19 months ago by
This is a good question. The short answer is that, cqn run post-hoc probably captures most of the gene-level GC biases and length biases that can be modeled and used for bias correction within Salmon. By post-hoc I mean, removing bias after quantification. But I prefer Salmon's bias modeling and correction.
Salmon offers a more direct and comprehensive approach to bias correction (during quantification not post-hoc), and for this and other reasons Salmon => tximport is my preferred way to quantify before doing gene or transcript-level differential expression. Any bias which Salmon models and corrects for is passed through tximport to downstream statistical packages, using the recommended steps in the tximport vignette.
What do I mean by "direct and comprehensive"? Well, to accurately model biases, you ideally would need to know which transcript the fragments come from. Doing bias correction and transcript quantification simultaneously (or in alternating steps) allows you to be more accurate at both.

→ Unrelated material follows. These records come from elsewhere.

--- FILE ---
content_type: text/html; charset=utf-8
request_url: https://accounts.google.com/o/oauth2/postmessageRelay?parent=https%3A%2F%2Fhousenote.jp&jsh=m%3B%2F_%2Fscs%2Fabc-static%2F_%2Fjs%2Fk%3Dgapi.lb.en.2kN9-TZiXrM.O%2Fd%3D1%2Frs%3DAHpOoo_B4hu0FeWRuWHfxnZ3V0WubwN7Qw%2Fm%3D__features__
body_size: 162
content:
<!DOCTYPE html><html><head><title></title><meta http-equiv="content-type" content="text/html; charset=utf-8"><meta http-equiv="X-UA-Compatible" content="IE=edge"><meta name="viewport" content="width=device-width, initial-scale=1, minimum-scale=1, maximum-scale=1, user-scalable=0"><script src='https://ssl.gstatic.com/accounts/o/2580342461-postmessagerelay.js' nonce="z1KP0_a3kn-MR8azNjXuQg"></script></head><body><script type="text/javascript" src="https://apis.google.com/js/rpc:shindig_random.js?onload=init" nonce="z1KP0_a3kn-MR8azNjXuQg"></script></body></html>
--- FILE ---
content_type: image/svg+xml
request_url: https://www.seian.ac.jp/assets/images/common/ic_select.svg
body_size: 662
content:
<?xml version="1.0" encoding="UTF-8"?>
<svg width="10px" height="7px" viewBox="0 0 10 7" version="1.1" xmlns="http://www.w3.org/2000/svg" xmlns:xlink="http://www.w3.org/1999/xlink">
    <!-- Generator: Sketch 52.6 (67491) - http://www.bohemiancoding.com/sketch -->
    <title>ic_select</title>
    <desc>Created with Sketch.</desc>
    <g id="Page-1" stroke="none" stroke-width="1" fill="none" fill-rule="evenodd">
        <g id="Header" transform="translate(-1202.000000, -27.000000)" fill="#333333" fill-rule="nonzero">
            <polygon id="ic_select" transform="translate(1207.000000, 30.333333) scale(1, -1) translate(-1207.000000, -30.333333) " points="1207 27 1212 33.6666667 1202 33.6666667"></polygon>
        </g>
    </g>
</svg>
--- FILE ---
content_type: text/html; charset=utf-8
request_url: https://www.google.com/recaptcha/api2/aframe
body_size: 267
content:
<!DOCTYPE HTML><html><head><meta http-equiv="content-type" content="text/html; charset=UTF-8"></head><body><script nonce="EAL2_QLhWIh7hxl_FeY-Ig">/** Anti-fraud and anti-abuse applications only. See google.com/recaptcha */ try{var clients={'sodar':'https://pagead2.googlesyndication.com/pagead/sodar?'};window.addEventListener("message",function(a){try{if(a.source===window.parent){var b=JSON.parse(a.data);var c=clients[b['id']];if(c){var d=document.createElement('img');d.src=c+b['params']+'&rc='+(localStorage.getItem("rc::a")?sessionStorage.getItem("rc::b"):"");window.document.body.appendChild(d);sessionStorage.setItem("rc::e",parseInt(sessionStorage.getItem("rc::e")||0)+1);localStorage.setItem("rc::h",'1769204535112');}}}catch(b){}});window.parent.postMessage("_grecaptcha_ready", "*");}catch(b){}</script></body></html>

A simple toy example below: say we have four fragments aligning to these two isoforms of a gene. The second exon, which is alternative, has high GC content. There are two alternate possibilities: (i) we have no GC dependence and the first isoform is expressed, or (ii) the second isoform is expressed, but fragments are not generated from the second exon because it has high GC content, and the experiment had difficulty to amplify and sequence fragments with high GC content.
==== : isoform 1
==== ==== : isoform 2
The way to solve this obviously is to use information across all transcripts. You can imagine how cqn on gene-level counts and gene-level average GC content could catch most of the cases of dependence. But it's important to remember the fragments actually arise from transcripts, and so modeling bias and expression on the scale of transcripts can improve even gene-level inference. This is the argument in Soneson (2015), although that paper didn't go into depth on the GC bias issue.
In the alpine paper published last year, we show how GC bias is especially problematic for transcript-level abundance, and here I don't think that cqn can help much, because RNA-seq fragments need to be "moved" from one transcript to another during quantification, using all the information at hand. It really can't be done post-hoc in this case. Having all the information at hand is exactly how Salmon can correct for GC and other biases. Also, this point is not new, it's the argument presented by Roberts (2010), which proposed the random hexamer bias correction used in Cufflinks:
"Because expression levels also affect fragment abundances, it is necessary to jointly estimate transcript abundances and bias parameters in order to properly learn the bias directly from RNA-Seq data."